TEXT PROVIDED.
┌────────
By Kellie Patrick
Thanks to a Philadelphia Water Department website, you can find out how safe the water is before you head out the door. And in the future, river users will be able to get the same information for the Delaware – and maybe even find out if the fish are biting.
The site, called Rivercast, can be found at www.phillyrivercast.org.
Water Department Manager of Watershed Science and Engineering Chris Crockett created the site in his spare time and manages it “for fun.”
“We would get calls. ‘Is it safe to swim in the river? We’re having the X Games. We are rowing, and we plan to throw the coxswain in the water when we win,’” Crockett said. His favorite calls came from people who were making films: “ ‘We’re filming tomorrow at 8 a.m. What will the bacteria level in the river be? We’re doing stunts. Is it safe to be in the water?’ No agency – state, federal or local, would tell them that.’”
The Schuylkill, Crockett said, was suffering from a dirty river stigma. Other rivers that are less clean were less feared.
Until June 2005, Crockett didn’t have a good way to predict water quality. But he did offer this rule of thumb: “When it’s brown, don’t go down. If it’s green, it’s pretty clean.”
The river tends to look “like chocolate milk” after a storm, and that’s also when the water is likely to have unhealthy levels of bacteria, Crockett said.
The brown in the water isn’t itself the problem — it’s just mud. The water gets churned up and muddy because of all the runoff coming into the river from upstream, he said. The runoff contains animal waste from agricultural areas and sometimes, if the storm is big enough to overwhelm sewer systems, it can contain human waste.
The river gets clean again in about 48 hours. And when things settle down, algae give the river a greenish tint.
└────────
DATA EXTRACTS.
┌────────
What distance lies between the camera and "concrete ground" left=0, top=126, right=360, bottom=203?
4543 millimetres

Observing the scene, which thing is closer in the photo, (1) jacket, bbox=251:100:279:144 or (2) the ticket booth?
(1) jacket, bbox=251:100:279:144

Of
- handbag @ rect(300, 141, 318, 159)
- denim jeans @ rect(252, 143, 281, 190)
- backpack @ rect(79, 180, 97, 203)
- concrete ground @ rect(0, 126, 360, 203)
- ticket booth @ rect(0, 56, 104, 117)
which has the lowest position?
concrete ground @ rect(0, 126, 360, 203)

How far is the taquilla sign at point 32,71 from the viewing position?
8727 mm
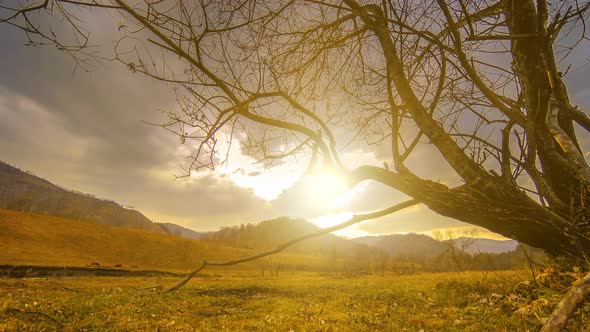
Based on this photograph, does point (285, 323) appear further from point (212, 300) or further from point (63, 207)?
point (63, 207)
└────────
┌────────
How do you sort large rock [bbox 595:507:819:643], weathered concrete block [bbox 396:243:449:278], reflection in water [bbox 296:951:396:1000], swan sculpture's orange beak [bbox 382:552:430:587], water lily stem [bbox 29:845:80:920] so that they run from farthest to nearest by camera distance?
└────────
YOUR TASK. Transcribe the passage of the Rivercast article that begins with the words containing "The brown in" and ends with "contain human waste.". You can set the data aside; none of it is needed here.

EXERCISE SOLUTION.
The brown in the water isn’t itself the problem — it’s just mud. The water gets churned up and muddy because of all the runoff coming into the river from upstream, he said. The runoff contains animal waste from agricultural areas and sometimes, if the storm is big enough to overwhelm sewer systems, it can contain human waste.